Extrait à lire |
M. Jean-Marc Guinchard (PDC). Mesdames et Messieurs les députés, chères et chers collègues, je retiendrai... (Brouhaha.)

Le président. Monsieur Guinchard, juste un instant - je suspends le temps. (Un instant s'écoule.) Voilà, c'est beaucoup mieux ! Monsieur Guinchard, procédez.

M. Jean-Marc Guinchard. C'est quand même mieux; je vous remercie, Monsieur le président. Je retiendrai deux aspects par rapport à ce projet de loi, qui montre une fois de plus que la commission des droits politiques et du règlement du Grand Conseil a très bien travaillé et s'est posé les bonnes questions - bonnes questions quant à deux aspects: la pérennité d'une part et la solennité de l'autre. Il vaut assurément la peine de rendre solennels les moments où nous recevons de nouveaux citoyens; le rapporteur l'a dit, cela se passe devant au moins un membre du Conseil d'Etat, parfois aussi en présence du président du Grand Conseil. C'est toujours intéressant, lorsqu'on participe à ce genre de cérémonie, de discuter avec ces nouveaux citoyens et de voir l'émotion qui les étreint au moment où ils prêtent serment.

Il est vrai qu'un engagement écrit, validé ensuite par le Conseil d'Etat, ne revêt pas du tout la même solennité et que la pérennisation de cette disposition peut être dommageable alors même que cela doit rester une mesure extraordinaire. C'est pourquoi nous avons finalement accepté le maintien de cette situation jusqu'en 2022, en laissant la commission législative, qui va commencer ses travaux à ce sujet, décider dans quelle direction elle souhaite élaborer un projet de loi d'application de l'article 113 de notre constitution.

Fort de ces constats, le groupe démocrate-chrétien vous recommande, tout comme le rapporteur, d'accepter ce projet de loi. Je vous remercie. (Applaudissements.)

M. Pierre Conne (PLR). Mesdames les députées, Messieurs les députés, le groupe PLR ne votera pas ce projet de loi. Il ne le fera pas pour la raison suivante: nous considérons que voter des lois année après année n'a pas de sens. Nous avons voté l'année dernière l'exception qui permet que les prestations de serment s'accomplissent par écrit, faute évidemment de pouvoir réunir les gens pour qu'ils prêtent serment en public, en personne et oralement. Il était absolument naturel de prendre cette disposition temporaire, mais nous considérons que si une disposition temporaire, justifiée, doit être prise, cela peut se faire par arrêté du Conseil d'Etat. Le PLR ne souhaite pas entrer dans la logique de légiférer année après année pour des situations susceptibles de se répéter.

Le rapporteur de majorité, ou plutôt le rapporteur de la commission puisqu'il n'y a pas d'expression d'une minorité formelle, a très bien présenté les arguments relatifs à tous les aspects que j'évoque, notamment quant à savoir s'il aurait été souhaitable de prendre une disposition pérenne dans la loi qui régit les naturalisations - le groupe PLR y était favorable - pour permettre au gouvernement de décider, à un moment donné, dans des circonstances particulières, d'organiser les prestations de serment par écrit plutôt qu'en présentiel, comme on dit à l'heure actuelle. Cette éventualité, à savoir légiférer spécifiquement dans la loi qui traite de la naturalisation, n'a pas semblé adéquate dans la mesure où la commission législative est en train de revoir l'encadrement de l'article 113 de la constitution, intitulé «Etat de nécessité». Celui-ci permet, dans des circonstances particulières, de prendre toute une série de mesures destinées évidemment à protéger la population, mais on voit bien qu'il faut également en prévoir d'autres pour régler certains cas particuliers, comme celui dont nous parlons maintenant, soit les prestations de serment.

Consigne |
D'après l'extrait, pourquoi le groupe PLR refuse-t-il de voter ce projet de loi ? Répondez en une à trois phrases. Les enregistrements qui suivent n'ont aucun lien avec l'extrait.

Enregistrements |
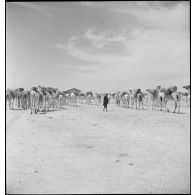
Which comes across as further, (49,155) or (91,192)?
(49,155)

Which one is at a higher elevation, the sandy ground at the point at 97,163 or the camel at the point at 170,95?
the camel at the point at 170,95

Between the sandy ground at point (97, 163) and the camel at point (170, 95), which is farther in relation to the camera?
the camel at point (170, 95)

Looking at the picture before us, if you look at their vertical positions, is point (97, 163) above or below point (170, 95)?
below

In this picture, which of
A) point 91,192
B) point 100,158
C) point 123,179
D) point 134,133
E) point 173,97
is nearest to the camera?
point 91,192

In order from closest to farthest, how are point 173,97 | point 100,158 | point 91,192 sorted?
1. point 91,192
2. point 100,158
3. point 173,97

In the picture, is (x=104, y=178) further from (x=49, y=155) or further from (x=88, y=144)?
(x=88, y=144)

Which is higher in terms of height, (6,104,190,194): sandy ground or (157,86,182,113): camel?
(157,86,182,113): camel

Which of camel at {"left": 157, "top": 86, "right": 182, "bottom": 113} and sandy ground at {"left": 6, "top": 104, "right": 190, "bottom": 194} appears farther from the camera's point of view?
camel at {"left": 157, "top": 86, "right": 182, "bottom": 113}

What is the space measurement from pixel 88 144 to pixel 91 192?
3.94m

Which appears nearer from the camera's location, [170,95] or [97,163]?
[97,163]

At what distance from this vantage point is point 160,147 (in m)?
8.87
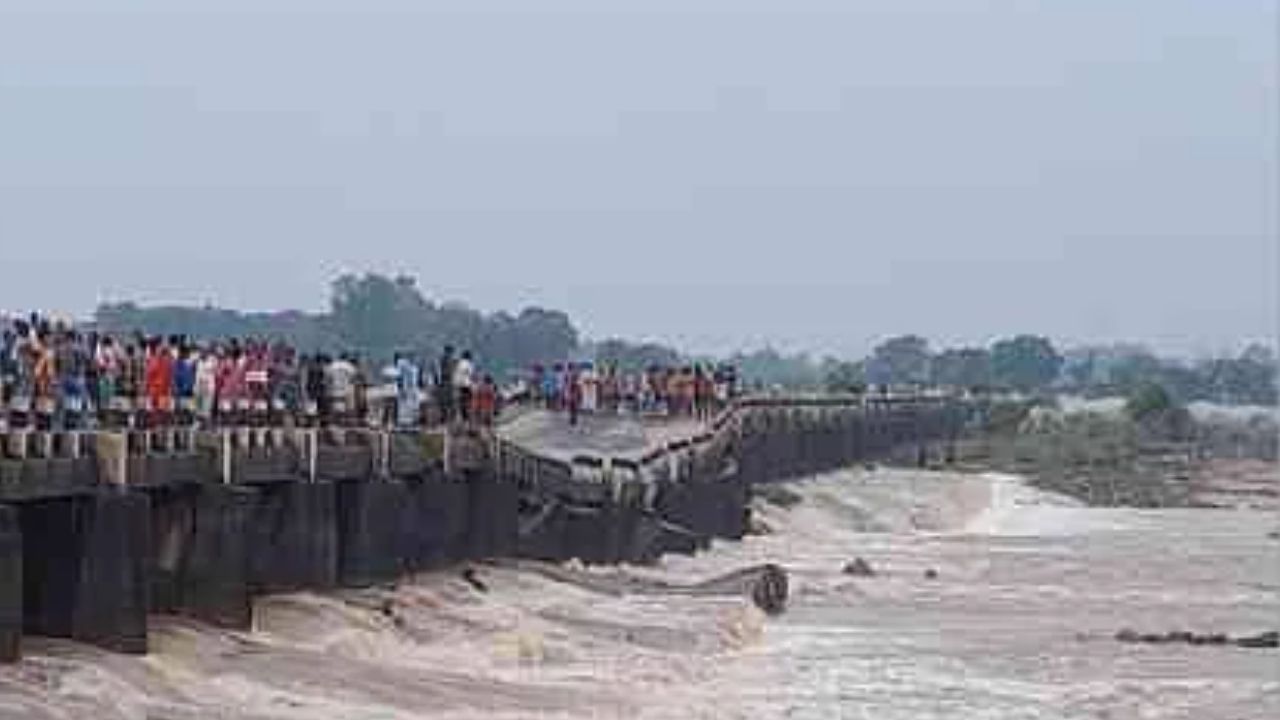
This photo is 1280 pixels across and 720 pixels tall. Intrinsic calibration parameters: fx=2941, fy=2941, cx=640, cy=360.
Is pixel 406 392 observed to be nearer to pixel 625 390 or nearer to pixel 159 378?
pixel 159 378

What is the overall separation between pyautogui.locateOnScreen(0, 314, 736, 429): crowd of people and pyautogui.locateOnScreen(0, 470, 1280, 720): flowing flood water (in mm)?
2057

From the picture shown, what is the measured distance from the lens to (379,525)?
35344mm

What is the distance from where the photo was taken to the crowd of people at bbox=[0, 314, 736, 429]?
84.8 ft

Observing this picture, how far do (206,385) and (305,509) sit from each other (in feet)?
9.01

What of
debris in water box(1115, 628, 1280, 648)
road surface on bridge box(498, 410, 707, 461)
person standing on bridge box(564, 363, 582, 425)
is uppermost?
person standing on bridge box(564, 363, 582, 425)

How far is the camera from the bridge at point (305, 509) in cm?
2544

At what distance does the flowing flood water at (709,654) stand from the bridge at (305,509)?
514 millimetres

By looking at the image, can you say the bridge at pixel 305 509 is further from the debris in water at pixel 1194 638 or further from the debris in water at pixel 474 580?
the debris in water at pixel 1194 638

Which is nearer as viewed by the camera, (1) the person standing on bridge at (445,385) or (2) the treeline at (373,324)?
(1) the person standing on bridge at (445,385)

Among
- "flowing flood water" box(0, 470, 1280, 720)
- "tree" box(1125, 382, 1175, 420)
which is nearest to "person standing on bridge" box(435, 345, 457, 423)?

Réponse attendue |
Le groupe PLR juge que voter des lois année après année n'a pas de sens. Pour lui, une disposition temporaire justifiée, comme la prestation de serment par écrit, peut être prise par arrêté du Conseil d'Etat, et il ne veut pas légiférer chaque année pour des situations susceptibles de se répéter.